Urine-derived induced pluripotent stem cells from Klinefelter Syndrome patients exhibit compromised capacity to differentiate into human primordial germ cell-like cells

Background: Klinefelter syndrome (KS) represents the most prevalent sex chromosome aneuploidy associated with male infertility. However, the underlying pathogenic mechanisms remain largely unexplored, primarily due to the lack of appropriate disease-relevant cell models and the inaccessibility of early primordial germ cell (PGC) development in vivo. This study aimed to generate induced pluripotent stem cells (iPSCs) from urine samples of KS patients and investigate their capacity to differentiate into PGC-like cells (PGCLCs). Methods: Urine-derived iPSCs (UiPSCs) were generated from two KS patients and two healthy controls (one male, one female) using a non-integrating reprogramming method, and characterized by karyotyping, immunocytochemistry, quantitative PCR (qPCR) and teratoma formation. These UiPSCs were subsequently differentiated into PGC-like cells (PGCLCs) via a two-step protocol involving incipient mesoderm-like cell (iMeLC) induction. Mesodermal gene expression in iMeLCs was examined by qPCR. PGCLC aggregates were identified for early PGC gene expression by qPCR and immunocytochemistry, and for PGCLC induction efficiency by flow cytometry using the PGC surface markers—epithelial cell adhesion molecule (EpCAM) and integrin subunit alpha 6 (INTEGRIN-α6). Results: Both KS-UiPSCs and control-UiPSCs displayed chromosomal stability, expressed canonical pluripotency markers, and exhibited trilineage differentiation capacity in vivo.
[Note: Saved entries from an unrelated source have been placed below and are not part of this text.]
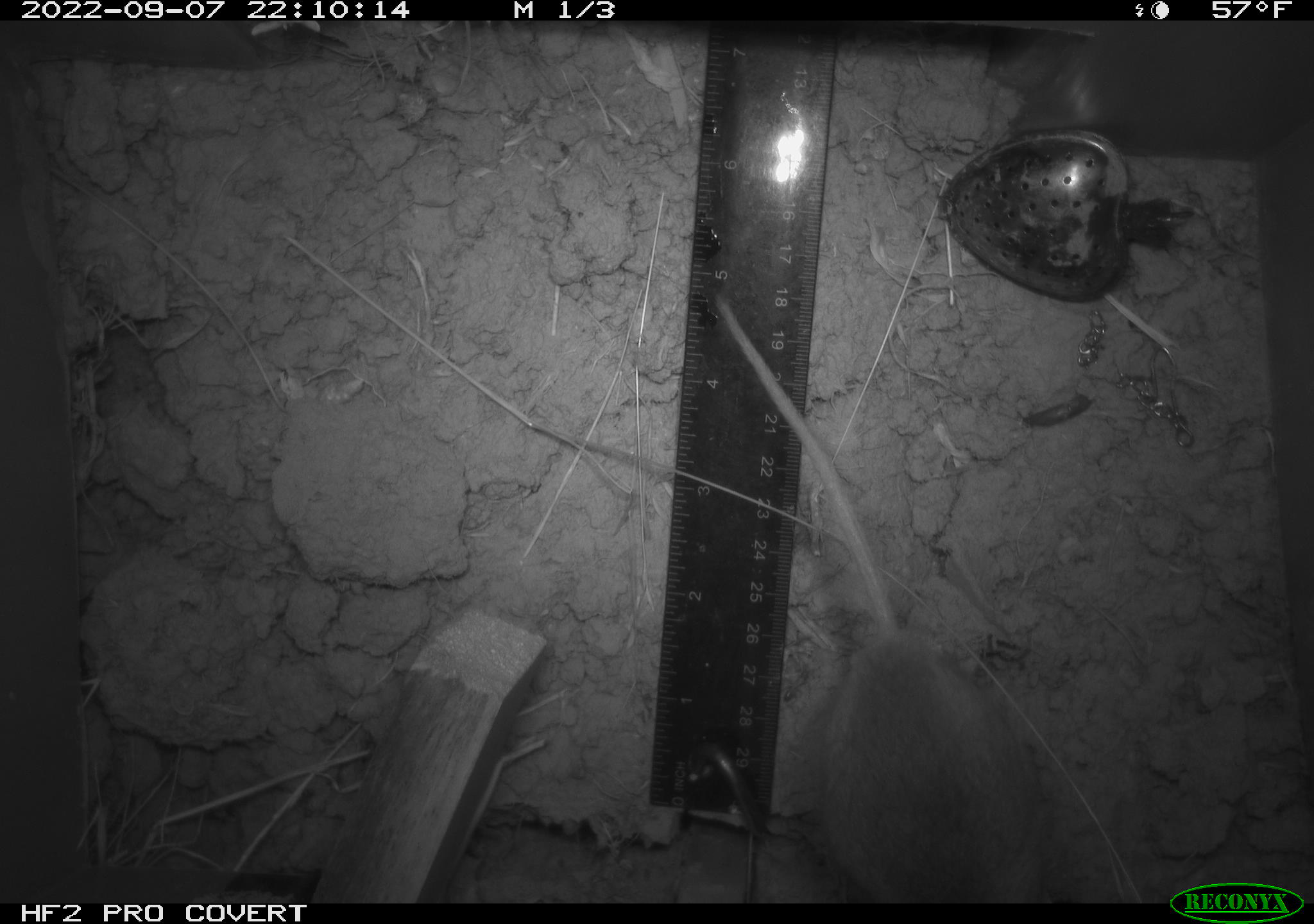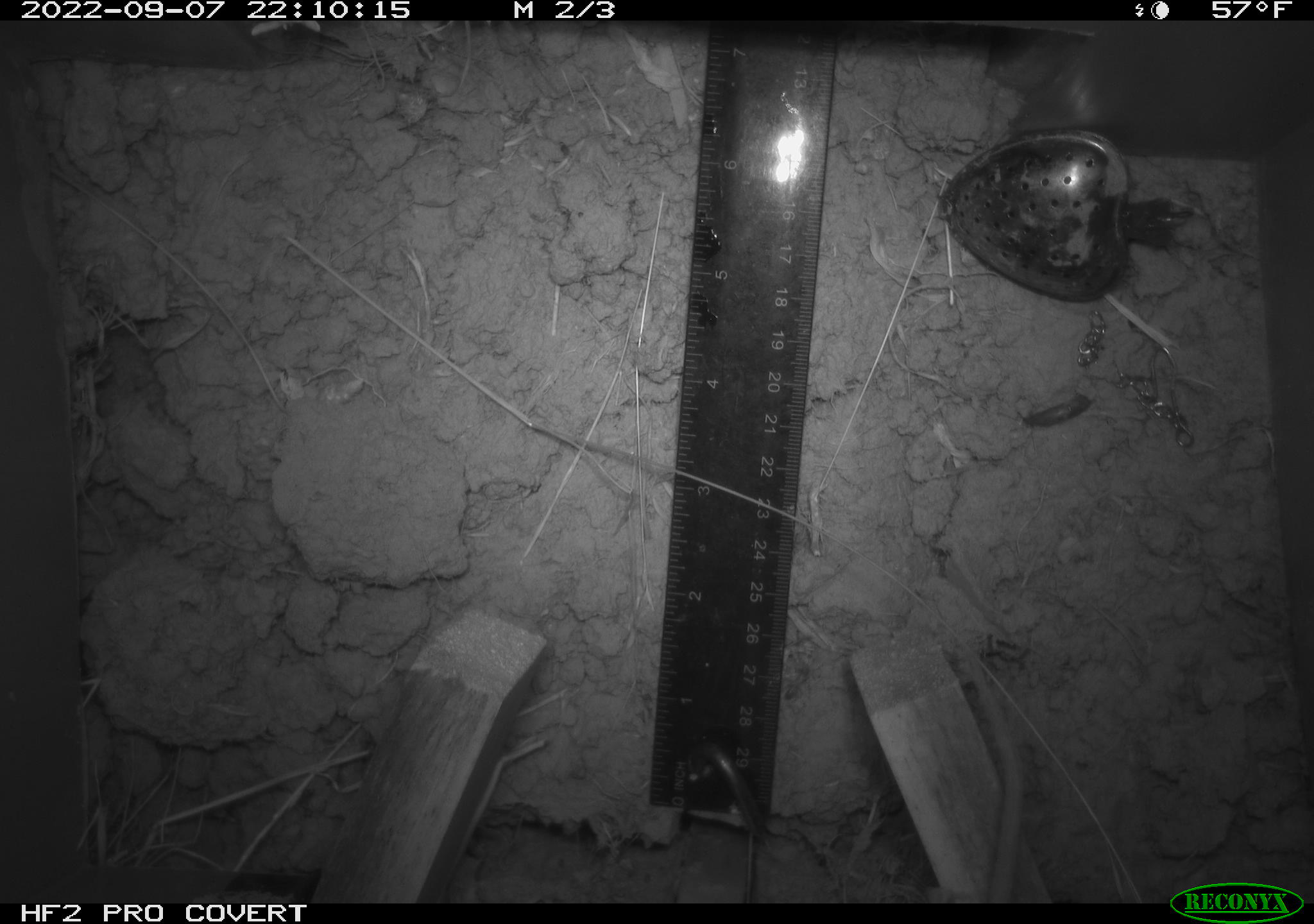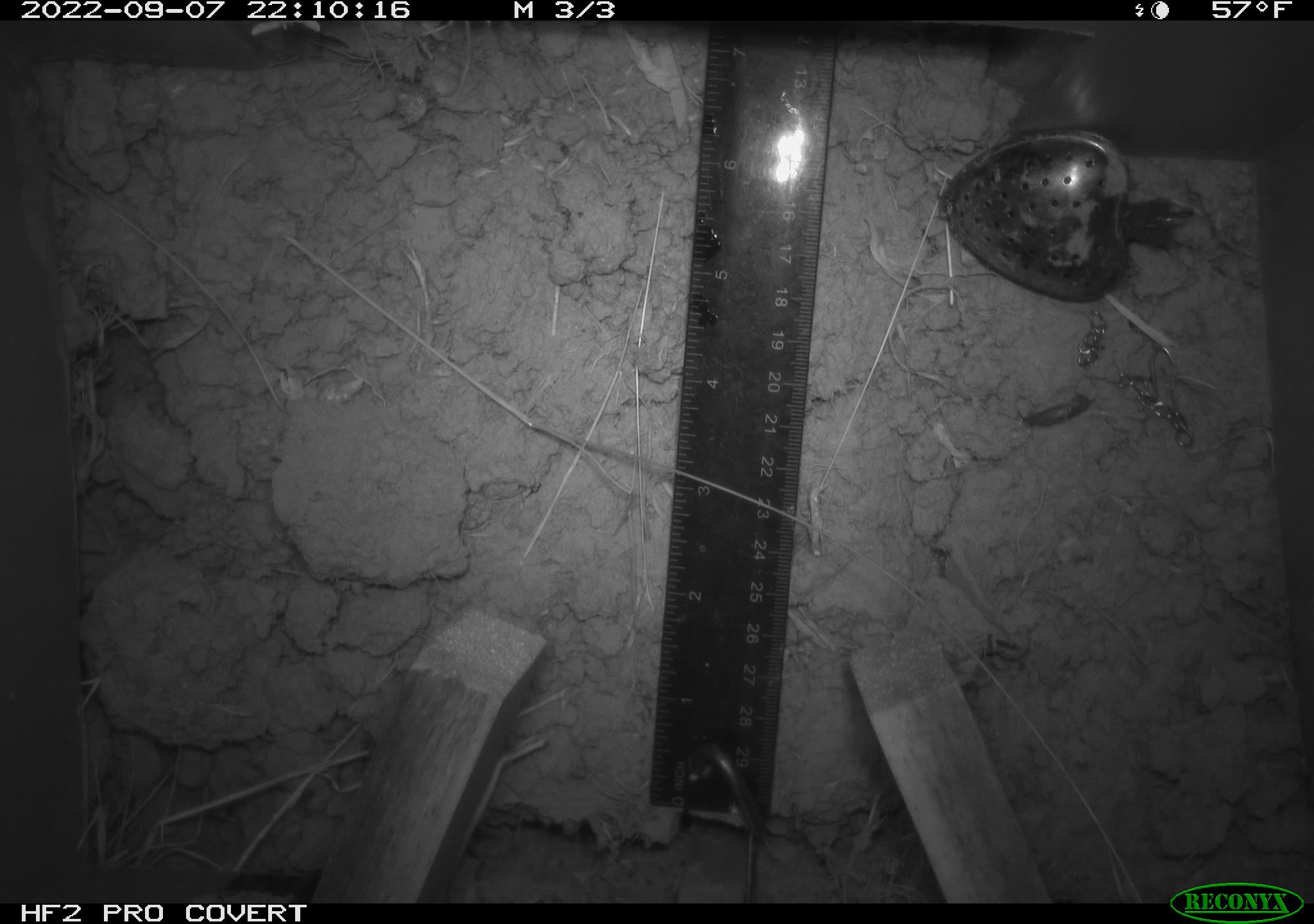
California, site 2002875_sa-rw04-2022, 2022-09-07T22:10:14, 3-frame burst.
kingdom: Animalia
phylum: Chordata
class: Mammalia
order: Rodentia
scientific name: Rodentia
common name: mouse species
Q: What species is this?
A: Mouse species (Rodentia).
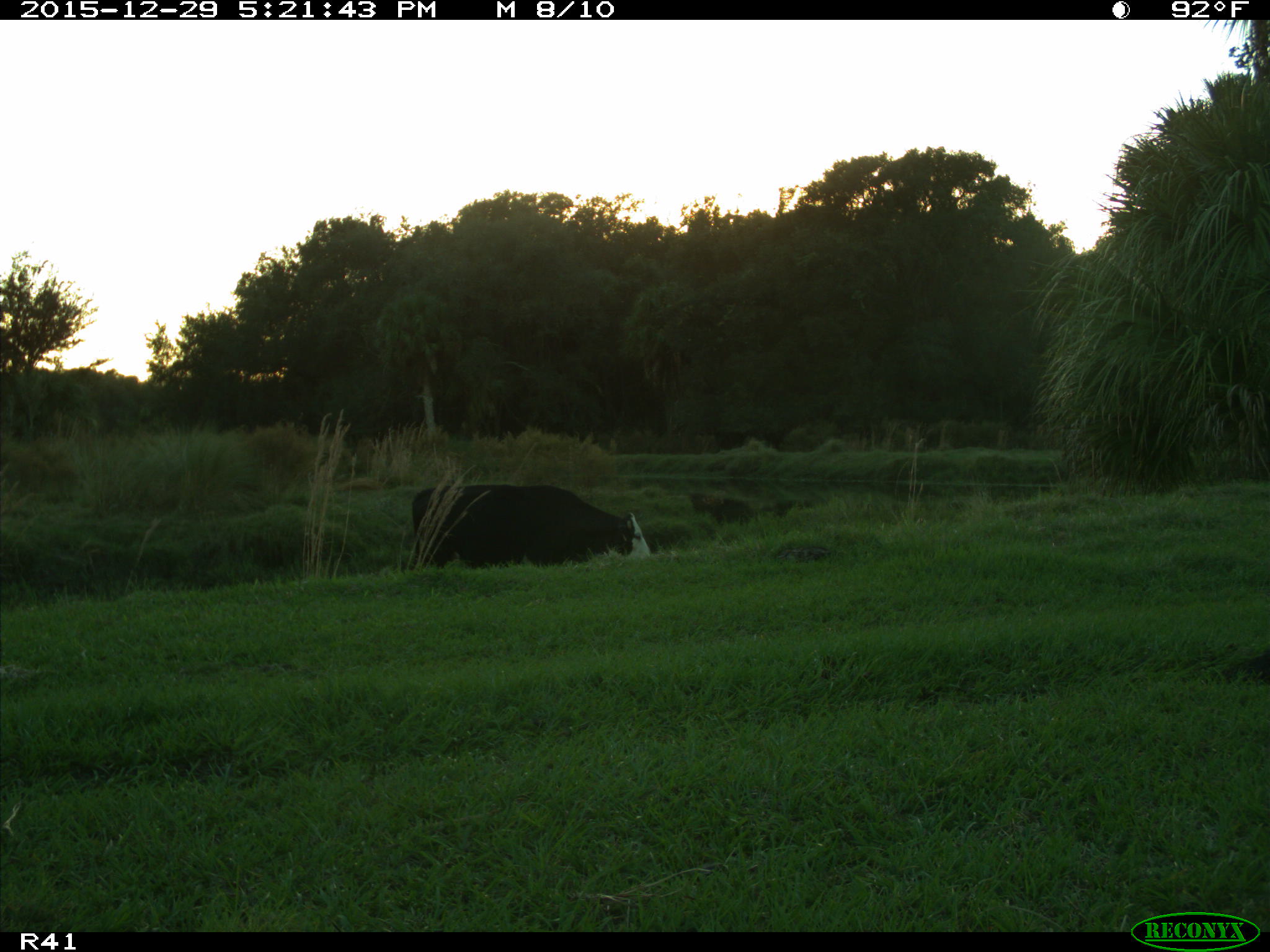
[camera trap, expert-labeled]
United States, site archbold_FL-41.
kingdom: Animalia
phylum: Chordata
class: Mammalia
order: Artiodactyla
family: Bovidae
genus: Bos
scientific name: Bos taurus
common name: domestic cow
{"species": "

The optimal duration for iMeLC induction time was 48 h. The iMeLCs induced from KS-UiPSCs showed lower expression of mesodermal genes than those from control-UiPSCs. Upon differentiation into PGCLCs, aggregates from all groups displayed increased expression of early PGC genes relative to their corresponding iMeLCs. The KS-PGCLC aggregates yielded a decreased ratio of EpCAM/ INTEGRIN-α6 double-positive cells than those from healthy controls. Conclusions: This study represents the first investigation using UiPSCs from KS patients, demonstrating that KS-UiPSCs exhibit compromised capacity for PGCLC differentiation. These findings provide a valuable platform to model early germ cell defects in KS and may facilitate the development of future therapeutic strategies.